Hyeongjun mengikuti kemana perempuan itu membawanya, lebih jauh ke dalam toko.
"Ini model yang sedang populer akhir-akhir ini, kalau di sini, versi yang lebih minimalis. Anda suka yang seperti apa, kak?"
Hyeongjun berpikir keras. Ia belum pernah membeli cincin untuk orang lain. Kira-kira model seperti apa yang disukai dia, ya?
"Saya boleh lihat yang warna hitam itu, tidak?"
Perempuan ramah itu mengambil sepasang yang Hyeongjun tunjuk.
"Yang ini cocok dipakai anak muda seperti kakak."
Dalam kepalanya Hyeongjun membayangkan jari manis Seungmin dihiasi cincin itu. Bayangan itu membuatnya tersenyum.
"Sepertinya saya ambil yang ini."
Esoknya, Hyeongjun mengambil cincin pesanannya di toko itu. Dengan perasaan gembira, ia merasakan saku jaketnya yang diisi kotak beludru biru. Ia duduk di bus dan meletakkan tas gitarnya di bawah. Hari masih siang, untung saja cuaca cerah menyambutnya hari ini saat membuka pintu kontrakannya.

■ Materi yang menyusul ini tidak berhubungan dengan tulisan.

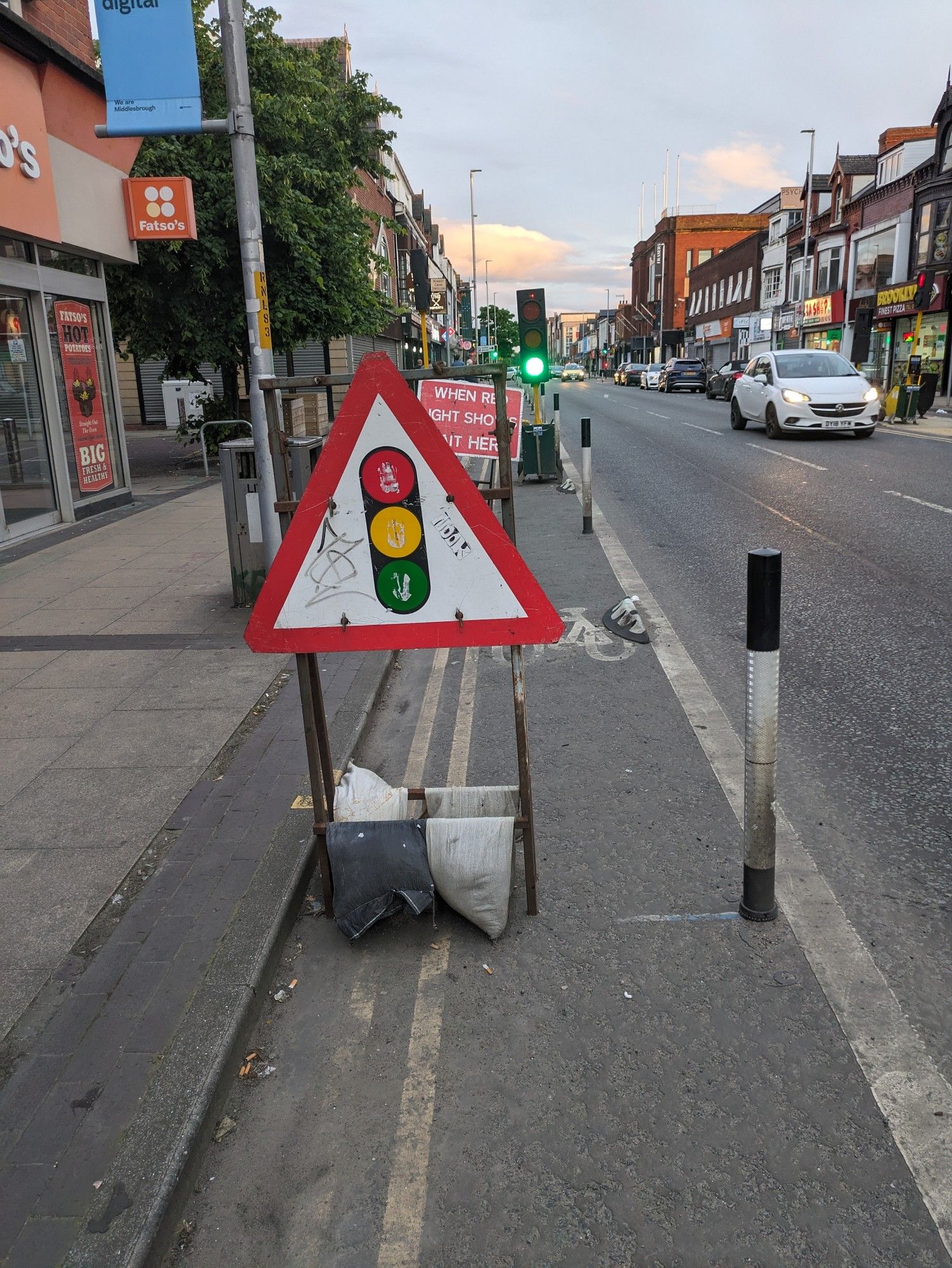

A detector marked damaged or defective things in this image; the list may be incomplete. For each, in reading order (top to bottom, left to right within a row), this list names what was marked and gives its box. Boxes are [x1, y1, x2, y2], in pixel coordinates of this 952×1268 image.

rusty metal leg [298, 649, 335, 918]
rusty metal leg [515, 644, 537, 913]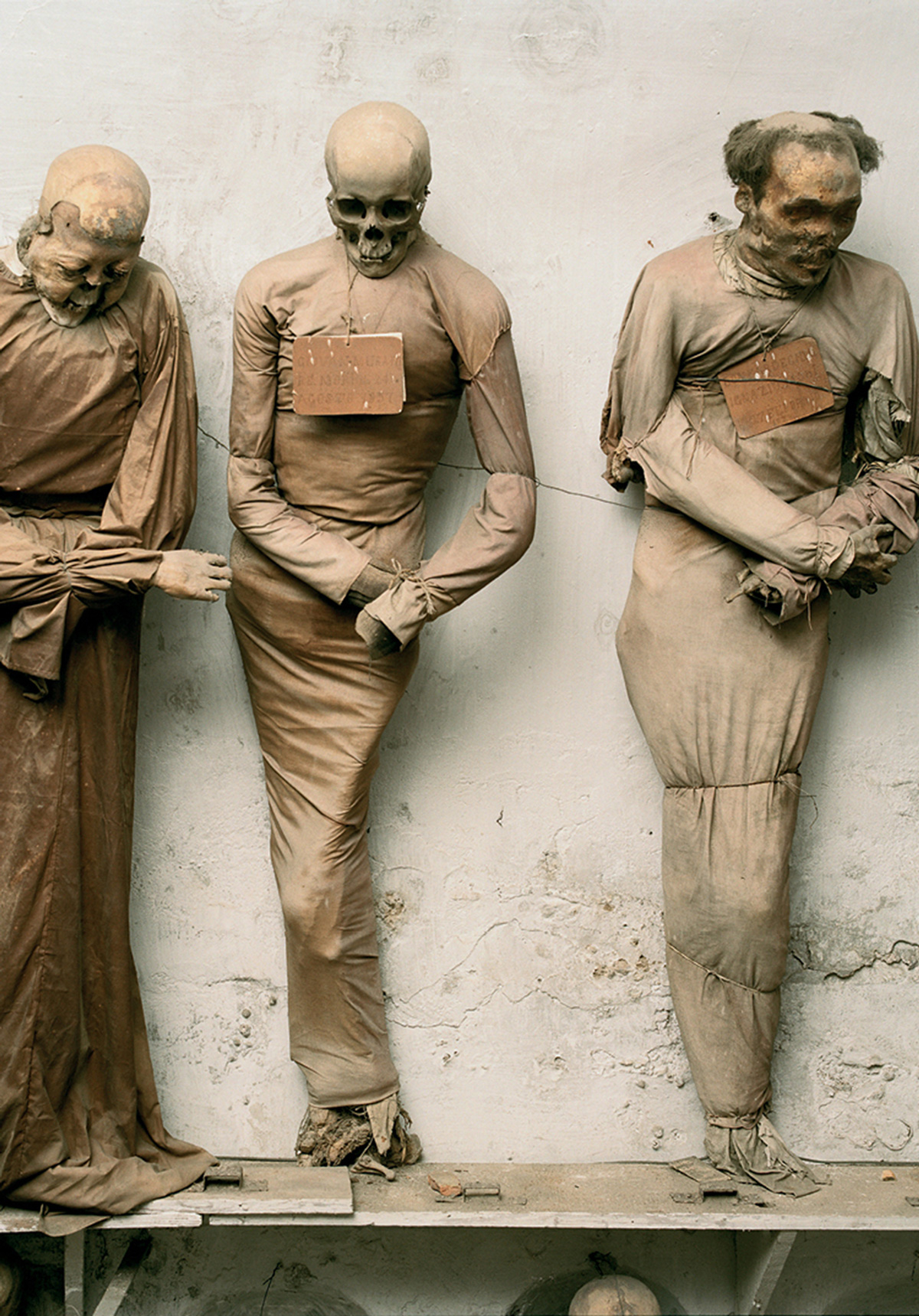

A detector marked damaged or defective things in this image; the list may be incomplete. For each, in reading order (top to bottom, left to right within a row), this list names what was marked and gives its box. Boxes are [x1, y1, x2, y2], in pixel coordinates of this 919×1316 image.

tattered burial garment [0, 254, 213, 1213]
tattered burial garment [225, 231, 536, 1109]
tattered burial garment [600, 237, 919, 1194]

"Hai, Seungmin. Aku datang lagi."
Gundukan tanah yang dilapisi rumput itu bersih tanpa sampah daun atau tanaman liar. Persis seperti Seungmin yang selalu memastikan penampilannya oke di depan Hyeongjun. Hyeongjun terpikir untuk memberikan apresiasi kecil kepada pekerja yang membersihkan tempat ini.
"Dulu aku pernah janji sama kamu, di hari ulang tahunmu yang selanjutnya, kita akan beli cincin yang cocok untuk kita berdua, kan?"
"Aku nggak tahu kalau ini akan cocok di kamu atau tidak, tapi aku hapal ukuran jari-jarimu karena mereka adalah hal yang paling suka kugenggam. Setidaknya, cincin ini ukurannya akan pas."
Hyeongjun membuka kotaknya dan memakai satu yang terukir nama Seungmin di dalamnya. Kemudian kotaknya ditutup dan disandarkan ke batu nisan, di depan keterangan tanggal berpulang kekasihnya itu.
"Semoga kamu suka sama cincinnya, ya. Terus, aku ada lagu buat kamu."
Resleting tas gitarnya Hyeongjun buka, dari dalamnya ada gitar warna hijau mint. Seungmin to you.
"Ini lagu yang aku buat setiap kepikiran kamu. Dengerin ya."
"Halo, lama tak jumpa
Aku rindu mengucapkan namamu dan kamu yang menjawabnya
Setahun sudah kamu beranjak meninggalkanku
Setahun juga tidak ada waktu dimana aku tidak memikirkanmu
Apa orang mati juga bisa rindu?
Apa kamu melihatku?
Jangan tergoda bidadari di surga sana, ya? Kamu milikku, ingat itu"
Hyeongjun tersenyum. Puas akan permainan gitarnya yang tidak meleset.
"Gimana? Kamu suka?"
Hyeongjun mengusap nisan itu seperti ia yang biasa mengusap kepala Seungmin. Setelahnya, ia mengucap pamit.
"Maaf aku tidak bisa berlama-lama ya? Ibu akan khawatir kalau aku terlalu lama di sini. Besok aku akan datang lagi. Aku sayang kamu, Seungmin."
Hyeongjun bangkit dari duduknya. Memasukkan gitar ke tasnya, lalu melambai pelan ke makam itu.